Text |
· · · · · · ·

I have being seeing patients at an orthopedic clinic for the past few weeks. The attending I am following specializes in knee and hip replacements. This means that the patient population we see in the clinic is highly specific – i.e. pretty much only patients with end stage arthritis of the knee or hip.
This patient population has shown me an interesting side to medicine. Almost every patient in this clinic is complaining of the same problem, and thus every visit is almost painfully similar. It is pretty rare that something unusual comes our way. At first, I thought this was a very boring and mundane way to practice medicine. Each visit could be almost scripted to the last sentence.
On the other hand, it is somewhat nice knowing exactly what to expect with each patient. I started orthopedics knowing literally nothing about the field. Now I continue to know almost nothing, except I have gotten weirdly good at pretending to know what I’m talking about. For example, at first when a patient would mention that they needed an injection I would instinctively run through the whole list of injections and be thoroughly confused as to what they are taking about. However, as I spent more time in clinic it became obvious that the only injection give at this particular clinic for this specific patient population is steroid injections. So it became much easier to muddle through the code of patient-speak.
This is similar to how much of medicine is. If you go through every possibility, you will end up confused and unable to make a diagnosis. Narrowing things down by probability is a much more important skill in 3rd year than being able to regurgitate extensive lists of information.

· · · · · · ·

Provided data |
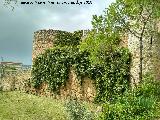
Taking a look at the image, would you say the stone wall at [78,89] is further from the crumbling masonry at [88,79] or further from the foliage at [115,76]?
the foliage at [115,76]

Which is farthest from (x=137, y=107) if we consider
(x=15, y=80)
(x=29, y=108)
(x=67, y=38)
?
(x=15, y=80)

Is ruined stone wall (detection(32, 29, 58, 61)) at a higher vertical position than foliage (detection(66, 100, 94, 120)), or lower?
higher

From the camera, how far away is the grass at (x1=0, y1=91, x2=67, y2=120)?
24375 millimetres

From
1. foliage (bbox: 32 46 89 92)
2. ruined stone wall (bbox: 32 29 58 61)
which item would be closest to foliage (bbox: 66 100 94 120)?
foliage (bbox: 32 46 89 92)

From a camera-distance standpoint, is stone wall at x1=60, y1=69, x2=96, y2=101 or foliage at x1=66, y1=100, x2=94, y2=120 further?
stone wall at x1=60, y1=69, x2=96, y2=101

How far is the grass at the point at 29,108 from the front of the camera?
24375 mm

· · · · · · ·

What you should do | Substitute "likelihood" for "probability" in the orthopedic clinic text, and give the passage starting with "This is similar" and going on through "lists of information.". The records were taken from a separate source.

Written solution |
This is similar to how much of medicine is. If you go through every possibility, you will end up confused and unable to make a diagnosis. Narrowing things down by likelihood is a much more important skill in 3rd year than being able to regurgitate extensive lists of information.